Start of DATASET EXCERPTS
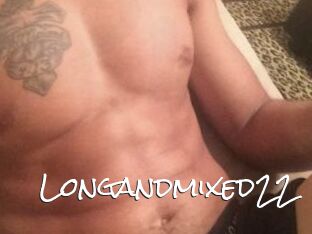 Longandmixed22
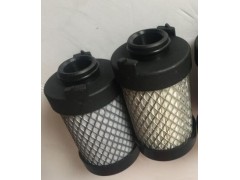 ATS濾芯圖1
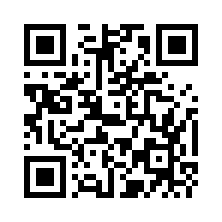 QR Code for 18qWdSnComYPb8jPDEuCQ6i1WuPYi34a9U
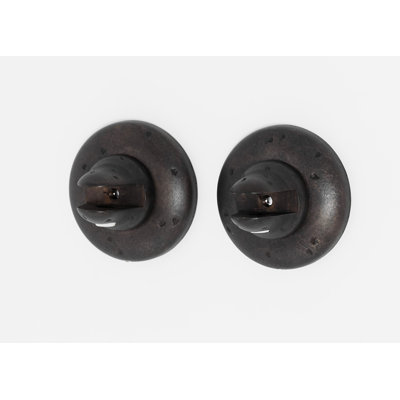 Sierra Bathroom Shelf Brackets Only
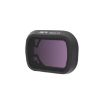 DJI Mini 4 Pro JSR KB Series ND64PL Drone Camera Lens Filter - 1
End of DATASET EXCERPTS
**DIRECTIONS FOR THIS TASK:** Output the lines above exactly, leaving out the pictures.

**SOLUTION TO THIS PROBLEM:**
 Longandmixed22
 ATS濾芯圖1
 QR Code for 18qWdSnComYPb8jPDEuCQ6i1WuPYi34a9U
 Sierra Bathroom Shelf Brackets Only
 DJI Mini 4 Pro JSR KB Series ND64PL Drone Camera Lens Filter - 1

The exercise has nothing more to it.